See Installing Docker on Ubuntu instructions.
$ ifconfig
eth0 Link encap:Ethernet HWaddr 08:00:27:43:40:c7
inet addr:10.0.2.15 Bcast:10.0.2.255 Mask:255.255.255.0
...
The ip address 10.0.2.15
will be used as the DOCKER_HOST
env variable below.
Here's how to launch the docker images needed for OpenOCR.

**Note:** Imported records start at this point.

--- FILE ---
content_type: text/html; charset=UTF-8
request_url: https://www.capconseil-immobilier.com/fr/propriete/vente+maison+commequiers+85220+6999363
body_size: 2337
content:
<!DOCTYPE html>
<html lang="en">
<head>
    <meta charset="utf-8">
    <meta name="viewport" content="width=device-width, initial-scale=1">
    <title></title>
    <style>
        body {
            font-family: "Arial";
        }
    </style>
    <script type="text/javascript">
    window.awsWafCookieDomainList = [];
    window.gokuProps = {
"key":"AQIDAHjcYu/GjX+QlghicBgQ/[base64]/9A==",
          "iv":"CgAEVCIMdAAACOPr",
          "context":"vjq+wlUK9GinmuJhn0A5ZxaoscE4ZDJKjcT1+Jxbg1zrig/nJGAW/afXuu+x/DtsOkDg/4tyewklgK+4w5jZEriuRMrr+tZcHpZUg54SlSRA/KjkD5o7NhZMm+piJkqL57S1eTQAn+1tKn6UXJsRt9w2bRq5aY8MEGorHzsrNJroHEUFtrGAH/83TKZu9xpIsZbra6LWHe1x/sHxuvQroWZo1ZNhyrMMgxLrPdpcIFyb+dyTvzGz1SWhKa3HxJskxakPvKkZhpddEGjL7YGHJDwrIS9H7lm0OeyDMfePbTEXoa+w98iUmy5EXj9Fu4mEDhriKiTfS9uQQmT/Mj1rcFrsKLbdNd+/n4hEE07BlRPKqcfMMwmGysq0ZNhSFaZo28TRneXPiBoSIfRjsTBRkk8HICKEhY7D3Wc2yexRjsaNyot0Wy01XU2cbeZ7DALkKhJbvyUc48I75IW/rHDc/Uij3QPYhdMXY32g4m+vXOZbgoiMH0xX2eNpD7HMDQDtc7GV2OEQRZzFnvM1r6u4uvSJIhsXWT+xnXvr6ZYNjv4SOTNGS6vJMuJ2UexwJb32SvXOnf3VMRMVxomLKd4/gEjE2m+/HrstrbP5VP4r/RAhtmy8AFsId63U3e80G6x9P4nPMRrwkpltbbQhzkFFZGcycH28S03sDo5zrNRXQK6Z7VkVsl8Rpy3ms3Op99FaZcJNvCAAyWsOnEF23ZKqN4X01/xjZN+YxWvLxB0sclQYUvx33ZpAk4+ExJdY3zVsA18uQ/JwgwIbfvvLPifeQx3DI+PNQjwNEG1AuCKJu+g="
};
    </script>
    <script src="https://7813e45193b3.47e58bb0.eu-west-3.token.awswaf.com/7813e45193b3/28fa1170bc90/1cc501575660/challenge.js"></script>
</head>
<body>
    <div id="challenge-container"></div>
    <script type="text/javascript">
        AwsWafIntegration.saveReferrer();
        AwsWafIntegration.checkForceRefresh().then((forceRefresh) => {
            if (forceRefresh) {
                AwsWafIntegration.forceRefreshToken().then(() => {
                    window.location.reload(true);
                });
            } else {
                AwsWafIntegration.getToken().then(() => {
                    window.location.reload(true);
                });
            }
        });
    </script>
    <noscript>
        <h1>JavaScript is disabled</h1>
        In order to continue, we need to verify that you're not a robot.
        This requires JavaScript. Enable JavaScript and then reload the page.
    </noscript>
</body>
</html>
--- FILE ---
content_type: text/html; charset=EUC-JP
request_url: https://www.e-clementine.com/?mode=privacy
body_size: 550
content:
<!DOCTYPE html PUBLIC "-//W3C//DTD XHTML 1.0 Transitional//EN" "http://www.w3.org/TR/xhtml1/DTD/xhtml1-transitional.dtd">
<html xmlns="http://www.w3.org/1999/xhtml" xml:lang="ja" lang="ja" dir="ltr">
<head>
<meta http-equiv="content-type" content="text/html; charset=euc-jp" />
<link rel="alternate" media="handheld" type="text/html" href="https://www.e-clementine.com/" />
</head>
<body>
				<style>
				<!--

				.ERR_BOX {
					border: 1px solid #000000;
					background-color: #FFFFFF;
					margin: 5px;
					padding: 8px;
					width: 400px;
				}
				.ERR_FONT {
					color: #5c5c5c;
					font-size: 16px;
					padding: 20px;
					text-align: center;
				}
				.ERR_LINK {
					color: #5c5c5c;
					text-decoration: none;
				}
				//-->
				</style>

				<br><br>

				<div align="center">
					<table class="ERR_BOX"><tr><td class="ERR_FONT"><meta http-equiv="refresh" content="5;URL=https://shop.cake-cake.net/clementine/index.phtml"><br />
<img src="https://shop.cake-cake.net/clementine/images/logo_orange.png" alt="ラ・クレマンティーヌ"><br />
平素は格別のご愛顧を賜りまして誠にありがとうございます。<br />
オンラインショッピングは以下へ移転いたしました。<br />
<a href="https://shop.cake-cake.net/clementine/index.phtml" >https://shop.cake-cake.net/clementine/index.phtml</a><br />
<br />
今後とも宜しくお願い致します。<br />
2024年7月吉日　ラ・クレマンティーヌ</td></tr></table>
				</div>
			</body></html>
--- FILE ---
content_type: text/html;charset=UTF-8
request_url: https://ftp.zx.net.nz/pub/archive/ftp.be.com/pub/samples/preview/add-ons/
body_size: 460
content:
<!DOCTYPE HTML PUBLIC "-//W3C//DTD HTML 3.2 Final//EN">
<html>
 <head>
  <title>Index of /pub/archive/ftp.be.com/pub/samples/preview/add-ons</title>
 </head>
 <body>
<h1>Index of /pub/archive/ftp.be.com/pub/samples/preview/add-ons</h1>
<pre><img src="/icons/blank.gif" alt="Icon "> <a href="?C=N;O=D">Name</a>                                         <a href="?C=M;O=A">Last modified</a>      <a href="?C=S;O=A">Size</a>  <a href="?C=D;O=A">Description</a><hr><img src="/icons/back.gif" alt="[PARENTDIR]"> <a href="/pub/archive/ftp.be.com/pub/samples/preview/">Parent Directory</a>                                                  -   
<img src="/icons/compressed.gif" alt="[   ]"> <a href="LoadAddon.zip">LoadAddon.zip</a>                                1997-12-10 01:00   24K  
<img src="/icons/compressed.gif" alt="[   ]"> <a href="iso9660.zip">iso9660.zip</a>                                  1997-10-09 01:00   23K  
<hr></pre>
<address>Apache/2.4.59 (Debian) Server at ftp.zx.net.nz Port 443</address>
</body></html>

$ curl -O https://raw.githubusercontent.com/tleyden/open-ocr/master/launcher/launcher.sh
$ export DOCKER_HOST=10.0.2.15 RABBITMQ_PASS=supersecret2 HTTP_PORT=8080
$ chmod +x launcher.sh
$ ./launcher.sh
This will start three docker instances:
You are now ready to decode images → text via your REST API.
Request
$ curl -X POST -H "Content-Type: application/json" -d '{"img_url":"http://bit.ly/ocrimage","engine":"tesseract"}' http://$DOCKER_HOST:$HTTP_PORT/ocr
Response
It will return the decoded text for the test image:
< HTTP/1.1 200 OK
< Date: Tue, 13 May 2014 16:18:50 GMT
< Content-Length: 283
< Content-Type: text/plain; charset=utf-8
<
You can create local variables for the pipelines within the template by
prefixing the variable name with a “$" sign. Variable names have to be
composed of alphanumeric characters and the underscore. In the example
below I have used a few variations that work for variable names.
More coming soon ..
OpenOCR is Open Source and available under the Apache 2 License.